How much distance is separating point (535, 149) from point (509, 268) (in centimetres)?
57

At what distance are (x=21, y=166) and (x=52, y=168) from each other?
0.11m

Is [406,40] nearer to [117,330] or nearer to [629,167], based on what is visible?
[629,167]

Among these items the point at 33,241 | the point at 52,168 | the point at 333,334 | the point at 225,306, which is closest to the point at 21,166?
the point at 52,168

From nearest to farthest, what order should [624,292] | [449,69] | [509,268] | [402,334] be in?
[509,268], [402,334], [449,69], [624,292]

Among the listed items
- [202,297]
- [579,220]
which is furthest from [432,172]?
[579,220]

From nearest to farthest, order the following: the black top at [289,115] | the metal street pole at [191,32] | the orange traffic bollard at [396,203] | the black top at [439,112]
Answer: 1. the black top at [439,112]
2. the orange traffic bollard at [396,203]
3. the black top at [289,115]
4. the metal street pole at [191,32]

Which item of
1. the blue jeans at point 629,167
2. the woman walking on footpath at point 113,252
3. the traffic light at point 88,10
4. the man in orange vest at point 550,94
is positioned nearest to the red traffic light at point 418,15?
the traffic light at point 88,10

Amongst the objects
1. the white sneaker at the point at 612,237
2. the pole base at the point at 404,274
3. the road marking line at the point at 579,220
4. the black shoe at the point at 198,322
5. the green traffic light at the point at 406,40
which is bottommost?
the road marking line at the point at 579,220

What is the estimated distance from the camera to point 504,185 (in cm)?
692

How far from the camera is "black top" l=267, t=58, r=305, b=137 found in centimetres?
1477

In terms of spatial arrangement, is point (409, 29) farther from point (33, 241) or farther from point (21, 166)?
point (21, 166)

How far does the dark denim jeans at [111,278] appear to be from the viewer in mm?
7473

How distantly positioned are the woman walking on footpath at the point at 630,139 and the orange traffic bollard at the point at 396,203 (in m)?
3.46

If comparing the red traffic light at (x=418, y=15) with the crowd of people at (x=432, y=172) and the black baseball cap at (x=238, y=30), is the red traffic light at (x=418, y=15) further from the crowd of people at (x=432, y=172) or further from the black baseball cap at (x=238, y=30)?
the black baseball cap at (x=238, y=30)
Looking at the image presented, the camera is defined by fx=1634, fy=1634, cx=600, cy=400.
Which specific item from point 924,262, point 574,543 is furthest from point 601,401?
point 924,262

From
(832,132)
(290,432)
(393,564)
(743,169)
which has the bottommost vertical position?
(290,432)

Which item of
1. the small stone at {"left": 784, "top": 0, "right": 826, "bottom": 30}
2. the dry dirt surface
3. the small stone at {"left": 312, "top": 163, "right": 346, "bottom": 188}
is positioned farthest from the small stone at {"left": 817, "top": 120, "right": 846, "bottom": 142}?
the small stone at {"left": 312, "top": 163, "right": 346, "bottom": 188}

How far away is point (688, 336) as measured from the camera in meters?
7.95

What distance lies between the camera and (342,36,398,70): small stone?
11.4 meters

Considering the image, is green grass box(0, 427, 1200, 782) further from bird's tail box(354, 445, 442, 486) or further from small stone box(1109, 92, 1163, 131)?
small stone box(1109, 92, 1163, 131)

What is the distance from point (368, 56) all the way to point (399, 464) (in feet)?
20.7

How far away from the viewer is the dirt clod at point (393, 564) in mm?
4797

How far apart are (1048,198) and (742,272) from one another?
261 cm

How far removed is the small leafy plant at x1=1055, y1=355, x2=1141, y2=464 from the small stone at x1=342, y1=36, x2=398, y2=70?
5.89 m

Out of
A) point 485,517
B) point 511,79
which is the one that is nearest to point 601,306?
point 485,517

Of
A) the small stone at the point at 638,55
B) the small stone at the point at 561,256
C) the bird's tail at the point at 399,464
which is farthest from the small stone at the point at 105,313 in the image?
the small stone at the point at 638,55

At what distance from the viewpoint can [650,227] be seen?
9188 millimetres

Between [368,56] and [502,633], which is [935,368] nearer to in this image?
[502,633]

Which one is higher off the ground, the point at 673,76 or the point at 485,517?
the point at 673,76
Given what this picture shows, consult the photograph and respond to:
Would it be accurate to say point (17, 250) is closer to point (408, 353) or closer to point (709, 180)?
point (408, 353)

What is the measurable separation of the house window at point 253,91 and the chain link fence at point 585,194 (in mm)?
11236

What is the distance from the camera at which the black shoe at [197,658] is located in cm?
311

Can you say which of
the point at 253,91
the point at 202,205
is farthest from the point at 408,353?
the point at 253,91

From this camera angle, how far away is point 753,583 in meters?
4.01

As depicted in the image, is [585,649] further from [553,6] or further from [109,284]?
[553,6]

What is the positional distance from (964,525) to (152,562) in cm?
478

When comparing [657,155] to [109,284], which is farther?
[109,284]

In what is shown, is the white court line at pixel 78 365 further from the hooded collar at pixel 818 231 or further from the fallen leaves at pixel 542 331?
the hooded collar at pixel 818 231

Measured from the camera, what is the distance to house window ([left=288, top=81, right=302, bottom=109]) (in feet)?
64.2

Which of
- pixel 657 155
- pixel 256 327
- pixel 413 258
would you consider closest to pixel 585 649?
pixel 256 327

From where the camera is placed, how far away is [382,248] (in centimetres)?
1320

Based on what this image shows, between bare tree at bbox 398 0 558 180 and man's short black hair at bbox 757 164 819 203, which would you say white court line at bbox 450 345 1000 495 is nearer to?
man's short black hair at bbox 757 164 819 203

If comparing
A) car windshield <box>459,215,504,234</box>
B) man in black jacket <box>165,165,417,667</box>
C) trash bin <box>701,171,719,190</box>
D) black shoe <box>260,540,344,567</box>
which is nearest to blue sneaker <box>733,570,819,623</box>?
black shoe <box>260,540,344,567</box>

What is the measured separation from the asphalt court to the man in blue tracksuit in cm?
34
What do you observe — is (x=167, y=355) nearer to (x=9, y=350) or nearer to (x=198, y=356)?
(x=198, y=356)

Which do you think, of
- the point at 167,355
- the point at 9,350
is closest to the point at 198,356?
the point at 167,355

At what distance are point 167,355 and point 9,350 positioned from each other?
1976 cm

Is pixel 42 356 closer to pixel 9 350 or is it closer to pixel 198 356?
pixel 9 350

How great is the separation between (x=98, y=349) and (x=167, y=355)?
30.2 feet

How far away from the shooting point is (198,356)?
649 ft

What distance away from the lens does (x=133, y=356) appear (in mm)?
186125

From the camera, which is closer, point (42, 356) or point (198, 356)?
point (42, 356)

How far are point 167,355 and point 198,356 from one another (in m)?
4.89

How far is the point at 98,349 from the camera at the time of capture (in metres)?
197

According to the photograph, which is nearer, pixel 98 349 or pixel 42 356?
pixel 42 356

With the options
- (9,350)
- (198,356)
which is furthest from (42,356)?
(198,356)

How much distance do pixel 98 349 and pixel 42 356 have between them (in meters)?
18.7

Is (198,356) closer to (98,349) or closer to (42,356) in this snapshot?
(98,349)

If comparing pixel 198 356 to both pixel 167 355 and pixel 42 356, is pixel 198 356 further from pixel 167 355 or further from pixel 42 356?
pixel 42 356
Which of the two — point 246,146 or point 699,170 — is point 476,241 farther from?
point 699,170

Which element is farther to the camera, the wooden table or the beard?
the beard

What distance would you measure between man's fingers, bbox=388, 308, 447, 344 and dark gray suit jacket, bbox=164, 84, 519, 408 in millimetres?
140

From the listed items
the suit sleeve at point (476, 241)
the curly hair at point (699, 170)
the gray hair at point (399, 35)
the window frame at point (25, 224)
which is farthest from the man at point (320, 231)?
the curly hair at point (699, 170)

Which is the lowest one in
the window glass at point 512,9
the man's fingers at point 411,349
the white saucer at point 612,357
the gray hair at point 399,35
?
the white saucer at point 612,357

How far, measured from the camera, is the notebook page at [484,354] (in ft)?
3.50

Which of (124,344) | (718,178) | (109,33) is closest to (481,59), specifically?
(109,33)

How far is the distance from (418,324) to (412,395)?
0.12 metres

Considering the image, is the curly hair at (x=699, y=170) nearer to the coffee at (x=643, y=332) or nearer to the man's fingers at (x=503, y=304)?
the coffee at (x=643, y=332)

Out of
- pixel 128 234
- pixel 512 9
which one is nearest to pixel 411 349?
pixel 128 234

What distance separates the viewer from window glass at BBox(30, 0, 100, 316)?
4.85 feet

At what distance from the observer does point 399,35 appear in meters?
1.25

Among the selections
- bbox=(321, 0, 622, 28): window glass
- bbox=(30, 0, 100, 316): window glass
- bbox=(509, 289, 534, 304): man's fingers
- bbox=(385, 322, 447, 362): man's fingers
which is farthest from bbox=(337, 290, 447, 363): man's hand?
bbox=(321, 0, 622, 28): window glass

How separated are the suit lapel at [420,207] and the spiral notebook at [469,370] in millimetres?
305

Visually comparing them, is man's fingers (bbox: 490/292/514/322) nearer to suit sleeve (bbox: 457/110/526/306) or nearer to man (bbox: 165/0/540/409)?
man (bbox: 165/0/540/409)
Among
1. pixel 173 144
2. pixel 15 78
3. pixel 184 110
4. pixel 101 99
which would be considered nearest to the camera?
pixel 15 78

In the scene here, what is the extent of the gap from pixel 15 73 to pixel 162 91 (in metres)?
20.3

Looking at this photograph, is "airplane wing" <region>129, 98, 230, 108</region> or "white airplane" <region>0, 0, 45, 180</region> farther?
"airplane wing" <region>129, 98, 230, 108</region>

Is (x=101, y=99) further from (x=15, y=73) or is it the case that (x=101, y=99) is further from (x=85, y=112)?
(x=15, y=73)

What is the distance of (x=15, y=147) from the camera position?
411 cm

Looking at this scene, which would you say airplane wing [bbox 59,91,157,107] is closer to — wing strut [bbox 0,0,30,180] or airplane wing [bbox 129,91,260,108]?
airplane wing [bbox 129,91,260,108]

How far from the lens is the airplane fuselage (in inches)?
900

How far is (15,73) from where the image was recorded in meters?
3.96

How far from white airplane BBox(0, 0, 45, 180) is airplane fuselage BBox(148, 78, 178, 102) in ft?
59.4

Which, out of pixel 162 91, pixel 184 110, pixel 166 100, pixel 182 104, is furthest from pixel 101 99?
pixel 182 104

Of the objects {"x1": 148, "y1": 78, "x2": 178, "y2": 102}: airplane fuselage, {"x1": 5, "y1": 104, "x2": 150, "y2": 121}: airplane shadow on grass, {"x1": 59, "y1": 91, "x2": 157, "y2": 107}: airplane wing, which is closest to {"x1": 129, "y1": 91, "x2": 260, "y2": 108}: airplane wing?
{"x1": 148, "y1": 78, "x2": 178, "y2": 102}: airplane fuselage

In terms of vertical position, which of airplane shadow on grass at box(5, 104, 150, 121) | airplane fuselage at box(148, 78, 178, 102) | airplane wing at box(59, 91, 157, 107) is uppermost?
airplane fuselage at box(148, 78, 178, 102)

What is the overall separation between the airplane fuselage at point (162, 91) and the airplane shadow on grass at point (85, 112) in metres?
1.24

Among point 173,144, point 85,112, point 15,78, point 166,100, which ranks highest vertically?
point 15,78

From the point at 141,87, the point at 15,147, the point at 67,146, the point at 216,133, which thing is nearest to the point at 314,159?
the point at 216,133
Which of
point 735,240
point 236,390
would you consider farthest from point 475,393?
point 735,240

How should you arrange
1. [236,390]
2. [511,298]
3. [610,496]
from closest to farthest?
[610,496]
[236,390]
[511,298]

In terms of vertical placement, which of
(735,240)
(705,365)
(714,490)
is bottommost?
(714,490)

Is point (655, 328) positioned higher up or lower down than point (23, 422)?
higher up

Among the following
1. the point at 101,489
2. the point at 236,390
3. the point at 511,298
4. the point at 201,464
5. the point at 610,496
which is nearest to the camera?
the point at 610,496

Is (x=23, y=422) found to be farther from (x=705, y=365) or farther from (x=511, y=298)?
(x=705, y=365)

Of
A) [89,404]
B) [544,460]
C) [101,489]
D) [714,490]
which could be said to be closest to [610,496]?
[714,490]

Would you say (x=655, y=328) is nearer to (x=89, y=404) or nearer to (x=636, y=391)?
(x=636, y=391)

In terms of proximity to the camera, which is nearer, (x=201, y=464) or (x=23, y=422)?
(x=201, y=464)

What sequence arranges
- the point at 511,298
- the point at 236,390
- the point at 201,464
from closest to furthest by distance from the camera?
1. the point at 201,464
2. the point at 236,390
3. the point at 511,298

== == ==

**What you are asked to do**
Starting at the line that contains "What is the overall", write out every line to the end of the entries, exactly as given.

**Output of the exercise**
What is the overall separation between the airplane fuselage at point (162, 91) and the airplane shadow on grass at point (85, 112) in metres?
1.24

Among point 173,144, point 85,112, point 15,78, point 166,100, which ranks highest vertically?
point 15,78

From the point at 141,87, the point at 15,147, the point at 67,146, the point at 216,133, which thing is nearest to the point at 314,159?
the point at 216,133
Which of
point 735,240
point 236,390
would you consider farthest from point 475,393?
point 735,240

How should you arrange
1. [236,390]
2. [511,298]
3. [610,496]
from closest to farthest?
[610,496]
[236,390]
[511,298]

In terms of vertical placement, which of
(735,240)
(705,365)
(714,490)
is bottommost?
(714,490)

Is point (655, 328) positioned higher up or lower down than point (23, 422)?
higher up

Among the following
1. the point at 101,489
2. the point at 236,390
3. the point at 511,298
4. the point at 201,464
5. the point at 610,496
which is nearest to the camera?
the point at 610,496

Is (x=23, y=422) found to be farther from (x=705, y=365) or farther from (x=511, y=298)?
(x=705, y=365)

Of
A) [89,404]
B) [544,460]
C) [101,489]
D) [714,490]
which could be said to be closest to [610,496]?
[714,490]

Would you say (x=655, y=328) is nearer to (x=89, y=404) or nearer to (x=636, y=391)?
(x=636, y=391)

In terms of proximity to the camera, which is nearer, (x=201, y=464) or (x=23, y=422)?
(x=201, y=464)

What sequence arranges
- the point at 511,298
- the point at 236,390
- the point at 201,464
from closest to furthest by distance from the camera?
1. the point at 201,464
2. the point at 236,390
3. the point at 511,298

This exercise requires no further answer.